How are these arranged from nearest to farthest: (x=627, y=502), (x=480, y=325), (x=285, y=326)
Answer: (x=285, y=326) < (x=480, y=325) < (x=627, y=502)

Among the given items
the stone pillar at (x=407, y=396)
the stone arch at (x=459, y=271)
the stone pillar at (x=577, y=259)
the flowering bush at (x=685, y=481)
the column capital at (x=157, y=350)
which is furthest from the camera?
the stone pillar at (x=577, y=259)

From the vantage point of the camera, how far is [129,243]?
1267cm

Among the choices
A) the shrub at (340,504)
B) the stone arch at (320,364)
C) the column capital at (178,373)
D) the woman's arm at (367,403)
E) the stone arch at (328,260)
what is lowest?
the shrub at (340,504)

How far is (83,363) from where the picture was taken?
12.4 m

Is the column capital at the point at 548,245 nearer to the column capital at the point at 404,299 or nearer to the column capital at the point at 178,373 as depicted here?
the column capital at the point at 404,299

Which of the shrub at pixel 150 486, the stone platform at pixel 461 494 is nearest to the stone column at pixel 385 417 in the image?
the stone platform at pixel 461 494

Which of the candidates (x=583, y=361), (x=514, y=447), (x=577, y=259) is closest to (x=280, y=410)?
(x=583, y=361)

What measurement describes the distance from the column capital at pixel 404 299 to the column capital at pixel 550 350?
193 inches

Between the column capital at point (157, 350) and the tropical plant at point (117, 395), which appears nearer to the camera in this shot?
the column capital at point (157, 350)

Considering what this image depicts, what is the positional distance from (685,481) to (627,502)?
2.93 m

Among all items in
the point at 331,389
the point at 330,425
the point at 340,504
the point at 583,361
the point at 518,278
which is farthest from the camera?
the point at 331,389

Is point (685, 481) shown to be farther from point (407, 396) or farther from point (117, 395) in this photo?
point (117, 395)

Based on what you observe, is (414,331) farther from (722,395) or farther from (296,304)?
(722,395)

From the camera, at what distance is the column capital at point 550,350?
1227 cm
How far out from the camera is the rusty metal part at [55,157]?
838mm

------------------------------------------------------------------------

Write out the lines from the one containing "What measurement describes" through the end of the lines, both included, as a JSON list of strings with one string per line, leaving out blank lines.

_Correct response_.
[
  "What measurement describes the distance from the column capital at pixel 404 299 to the column capital at pixel 550 350?",
  "193 inches",
  "Between the column capital at point (157, 350) and the tropical plant at point (117, 395), which appears nearer to the camera in this shot?",
  "the column capital at point (157, 350)",
  "Considering what this image depicts, what is the positional distance from (685,481) to (627,502)?",
  "2.93 m",
  "Among all items in",
  "the point at 331,389",
  "the point at 330,425",
  "the point at 340,504",
  "the point at 583,361",
  "the point at 518,278",
  "which is farthest from the camera?",
  "the point at 331,389",
  "Is point (685, 481) shown to be farther from point (407, 396) or farther from point (117, 395) in this photo?",
  "point (117, 395)",
  "Based on what you observe, is (414,331) farther from (722,395) or farther from (296,304)?",
  "(722,395)",
  "From the camera, at what distance is the column capital at point 550,350?",
  "1227 cm",
  "How far out from the camera is the rusty metal part at [55,157]?",
  "838mm"
]